In The Washington Post: Studio Gallery Artist Joan Mayfield

“Joan Mayfield and Ruth Trevarrow depict trees after humans have had their way with them. The two local artists paired in the Athenaeum’s “Woodcuts” take their cues from stumps and castoff boards, distilling their subjects to meandering black lines or nestled fragments.

Bark (detail), Joan Mayfield, Found wood, 28” x 32”

Among the inspirations for Trevarrow’s large black-and-white prints is an elm that used to stand near D.C.’s Martin Luther King Jr. Memorial. The artist’s “MLK Elm1” is an exact rendering of the stump’s contour, executed in a thick black line and filled with hundreds of simulated concentric tree rings. Such pictures are memorials to bygone organisms, but their complex forms are alive with possibility.

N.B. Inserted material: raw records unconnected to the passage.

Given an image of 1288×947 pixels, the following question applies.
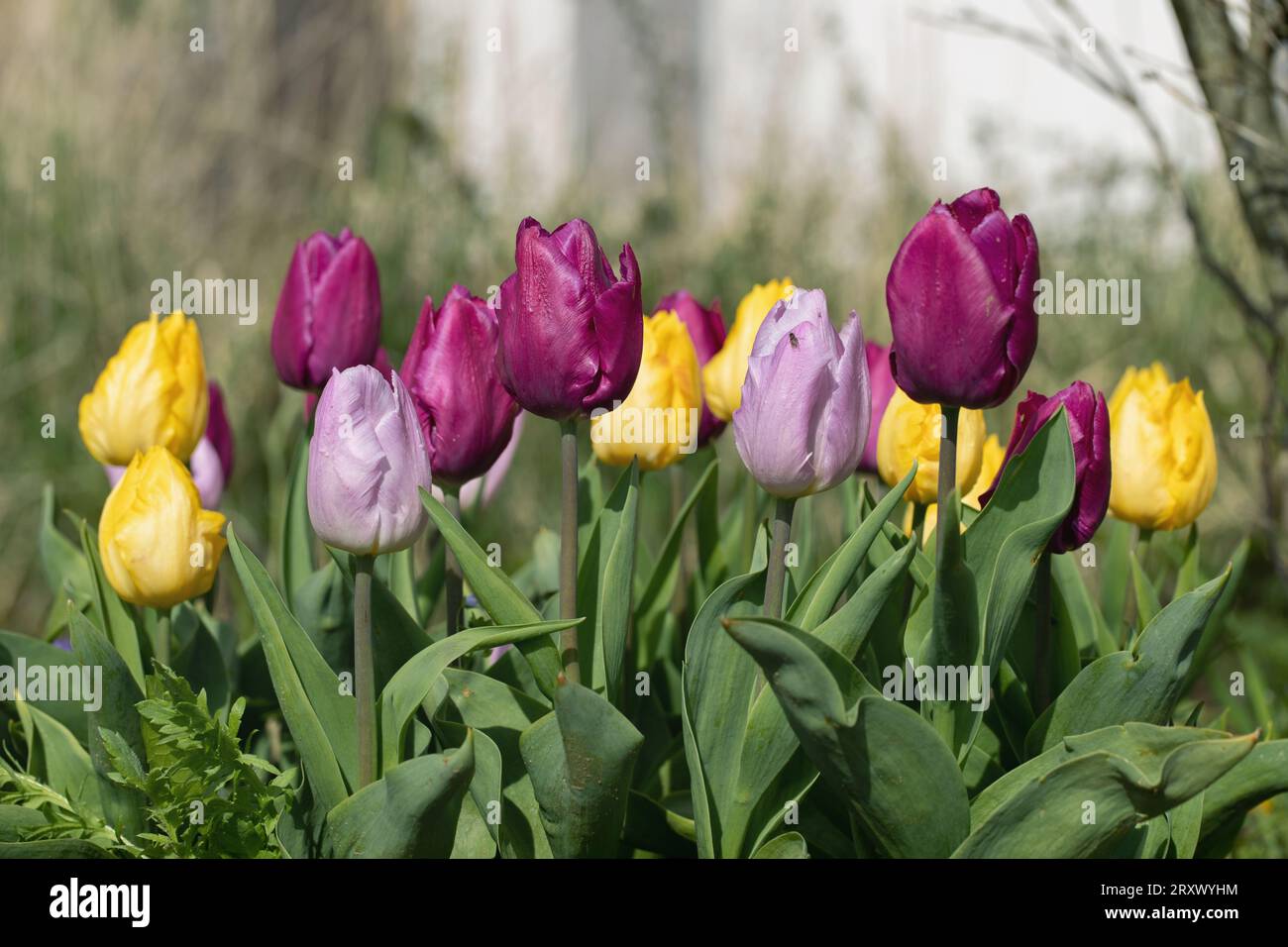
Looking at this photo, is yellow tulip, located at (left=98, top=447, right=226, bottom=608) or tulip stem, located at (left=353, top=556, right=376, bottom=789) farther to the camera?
yellow tulip, located at (left=98, top=447, right=226, bottom=608)

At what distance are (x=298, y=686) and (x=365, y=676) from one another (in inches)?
2.4

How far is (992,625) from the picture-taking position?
1.03m

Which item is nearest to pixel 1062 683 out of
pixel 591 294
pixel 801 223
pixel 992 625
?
pixel 992 625

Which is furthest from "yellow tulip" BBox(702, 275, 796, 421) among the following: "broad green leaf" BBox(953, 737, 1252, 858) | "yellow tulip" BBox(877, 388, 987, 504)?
"broad green leaf" BBox(953, 737, 1252, 858)

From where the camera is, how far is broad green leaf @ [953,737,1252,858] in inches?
34.2

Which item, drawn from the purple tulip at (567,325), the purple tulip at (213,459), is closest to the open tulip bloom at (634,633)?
the purple tulip at (567,325)

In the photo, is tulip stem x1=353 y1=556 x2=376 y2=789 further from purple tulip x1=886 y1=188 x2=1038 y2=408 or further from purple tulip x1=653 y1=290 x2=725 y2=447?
purple tulip x1=653 y1=290 x2=725 y2=447

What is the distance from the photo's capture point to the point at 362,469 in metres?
0.96

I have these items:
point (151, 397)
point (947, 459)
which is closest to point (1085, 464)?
point (947, 459)

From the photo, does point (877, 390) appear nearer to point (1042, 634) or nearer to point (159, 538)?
point (1042, 634)

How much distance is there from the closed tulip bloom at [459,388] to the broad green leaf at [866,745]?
0.34m

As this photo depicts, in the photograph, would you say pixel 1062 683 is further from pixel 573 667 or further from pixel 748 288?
pixel 748 288

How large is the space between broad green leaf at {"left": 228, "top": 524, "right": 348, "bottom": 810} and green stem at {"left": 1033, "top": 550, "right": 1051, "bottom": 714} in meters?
0.58
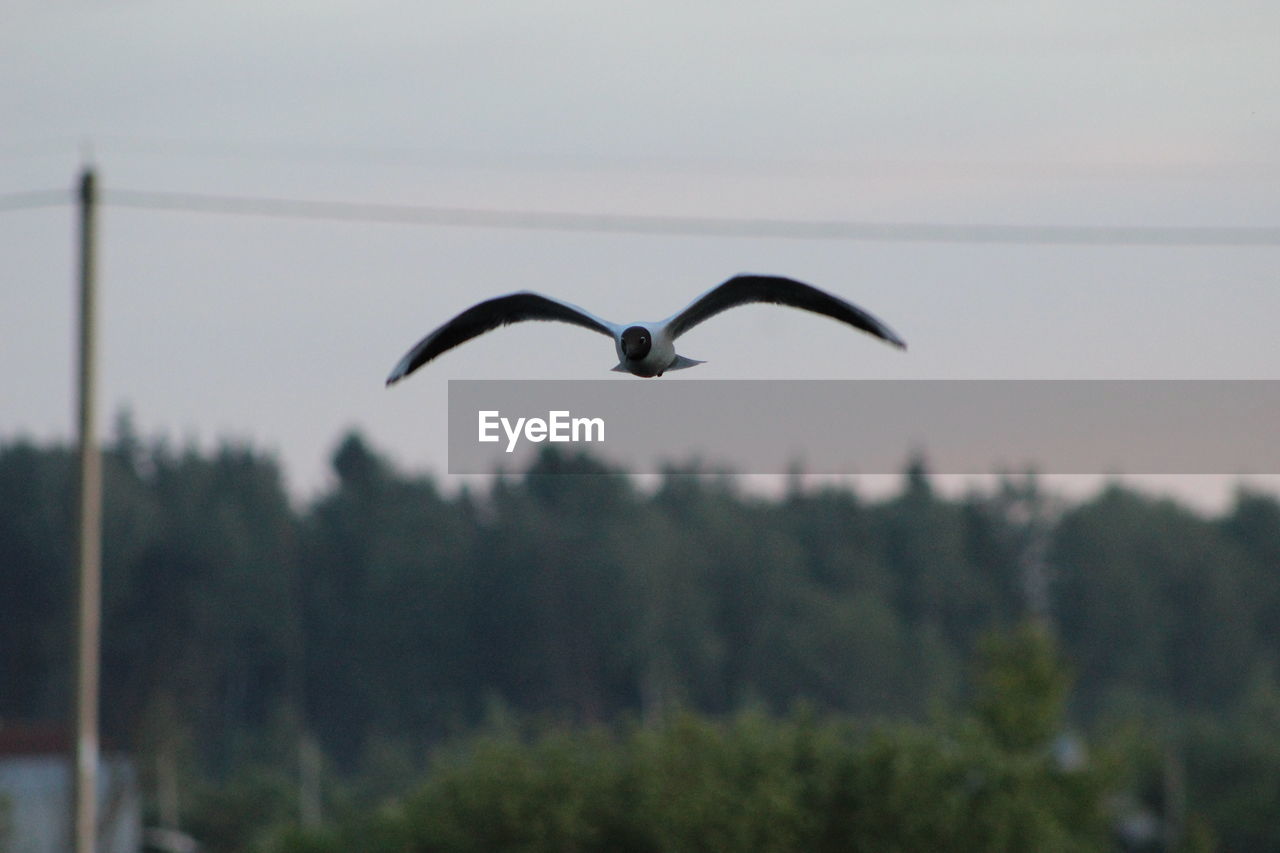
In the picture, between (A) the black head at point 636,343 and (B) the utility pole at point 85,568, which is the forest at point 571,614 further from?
(A) the black head at point 636,343

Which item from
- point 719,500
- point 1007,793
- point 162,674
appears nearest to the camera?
point 1007,793

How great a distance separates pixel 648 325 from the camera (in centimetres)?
282

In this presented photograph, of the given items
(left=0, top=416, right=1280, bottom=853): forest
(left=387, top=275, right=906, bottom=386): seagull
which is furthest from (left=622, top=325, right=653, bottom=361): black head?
(left=0, top=416, right=1280, bottom=853): forest

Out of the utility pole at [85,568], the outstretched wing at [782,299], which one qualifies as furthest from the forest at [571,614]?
the outstretched wing at [782,299]

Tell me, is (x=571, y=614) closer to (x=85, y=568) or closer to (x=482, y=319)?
(x=85, y=568)

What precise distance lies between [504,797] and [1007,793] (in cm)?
677

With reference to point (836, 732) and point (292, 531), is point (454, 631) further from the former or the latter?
point (836, 732)


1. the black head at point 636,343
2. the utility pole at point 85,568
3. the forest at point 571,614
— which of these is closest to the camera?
the black head at point 636,343

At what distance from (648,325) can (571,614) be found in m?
105

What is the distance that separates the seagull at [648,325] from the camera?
276 centimetres

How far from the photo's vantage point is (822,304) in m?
2.93

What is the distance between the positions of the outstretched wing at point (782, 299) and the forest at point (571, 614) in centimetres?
7161

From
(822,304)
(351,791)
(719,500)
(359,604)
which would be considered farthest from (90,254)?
(719,500)

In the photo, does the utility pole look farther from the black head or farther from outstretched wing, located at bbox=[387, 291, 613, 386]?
the black head
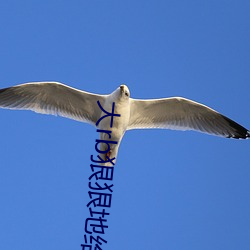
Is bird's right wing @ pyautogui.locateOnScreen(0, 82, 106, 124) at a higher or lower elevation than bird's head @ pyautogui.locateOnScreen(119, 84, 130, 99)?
higher

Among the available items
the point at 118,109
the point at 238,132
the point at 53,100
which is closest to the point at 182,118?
the point at 238,132

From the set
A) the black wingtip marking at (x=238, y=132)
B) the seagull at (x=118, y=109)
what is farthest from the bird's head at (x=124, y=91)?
the black wingtip marking at (x=238, y=132)

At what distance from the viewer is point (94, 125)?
8.45m

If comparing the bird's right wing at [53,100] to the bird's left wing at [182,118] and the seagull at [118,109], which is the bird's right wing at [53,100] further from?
the bird's left wing at [182,118]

Mayfield’s found-wood collages are made of materials that have been wrenched even farther from their natural origins. Yet the battered, partly painted slats are often arranged in ways that evoke their previous existence as part of a living organism. One piece deploys twisting blond-wood uprights that reach toward a blue backdrop that evokes sky. Mayfield doesn’t merely reuse wood; she, symbolically at least, replants it.”

Review by Mark Jenkins, Washington Post, November 2022. Thank you!

 

Joan Mayfield and Ruth Trevarrow: Woodcuts Through Nov. 13 at the Athenaeum, 201 Prince St., Alexandria.